There is no pending lawsuit or apparent grounds for a court order or subpoena. If someone does try to subpoena the company’s footage, courts can “quash” or modify a subpoena if it requires disclosing a trade secret or other confidential research, development, or commercial information. There must be a substantial need for the material that cannot be otherwise met without undue hardship.
If MGM/Burnett insists this is “important proprietary information,” they must establish they have historically sought to maintain the confidentiality of this information. Since reality shows — especially those centered on a competition — depend heavily on suspense and surprise, there’s a strong argument to be made that the footage should be protected from disclosure.
There’s a problem with this argument though. The show aired some time ago; there’s no surprise left to safeguard. MGM/Burnett would be making an argument on principle: “If we released these tapes, none of our tapes in the future will be safe.”
They would have to argue that the process itself is the proprietary material, and not just the outcome of a show or a season.
If you’re Mark Burnett and MGM, you’re wondering if any of your current or former employees with access to the outtakes would be tempted to leak them to the media. There was even an unverified claim that there’s a contractual penalty of $5 million for any Burnett employee who disclosed proprietary information about the show.”
Even if that’s true, though, that penalty clause offers no real remedy after the material is already out there. Those employees — just like most of us — are probably “judgment-proof.” This means the company might be able to win the lawsuit, but most employees couldn’t pony up $5 million in damages. Plus, the real damage wouldn’t be the money — it would be the leak of the tapes. Probably the best the aggrieved company could do here is terminate the employee.
Employees who take sensitive company material could be prosecuted, too. For example, federal law prohibits the commercial theft of trade secrets to benefit someone other than the owner, and that is punishable by up to 10 years’ imprisonment. The law broadly defines “trade secret” to include all types of information that the owner has taken reasonable measures to keep secret and that itself has independent economic value. This seems to perfectly describe footage taken by reality competition shows, although its value today is questionable.
Legally the biggest obstacle to unearthing any material in the possession of MGM or Burnett is the absence — so far — of any court case. As a general rule, there must be a criminal investigation or civil case pending to ask a court to pry open the records vault of a private company.

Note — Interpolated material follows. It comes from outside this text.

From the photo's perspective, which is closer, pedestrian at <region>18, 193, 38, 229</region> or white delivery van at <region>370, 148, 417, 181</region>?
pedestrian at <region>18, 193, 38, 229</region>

That’s especially relevant now that Trump himself is threatening litigation against The New York Times. Any litigation could potentially open a company like MGM to a third-party subpoena — whether or not they are a party to the action. The scope of discovery in a civil case is breathtakingly broad. Similarly, law enforcement has its ways of obtaining documents from companies, even in advance of an indictment.
Phrases like “confidential” or “secret” are thrown around offices and companies as if their invocation alone will ward off prying eyes. To a court, these are just words. A court has the power to open up the books and the vaults of even the most secretive companies; all it needs is a case, and someone — or something — or some prosecutor — willing to bring it.
The dilemma facing MGM and Burnett illustrates a modern concern for companies. Technology has allowed us to keep an unprecedented volume of records, video and otherwise. However, the fact that we are all just a lawsuit away from having to hand over incredibly sensitive and damaging information encourages a Snapchat approach: companies have every incentive to delete or “lose” records as soon as possible. Unfortunately, the safest company from the reach of discovery is the company with the fewest records, and the fewest scruples.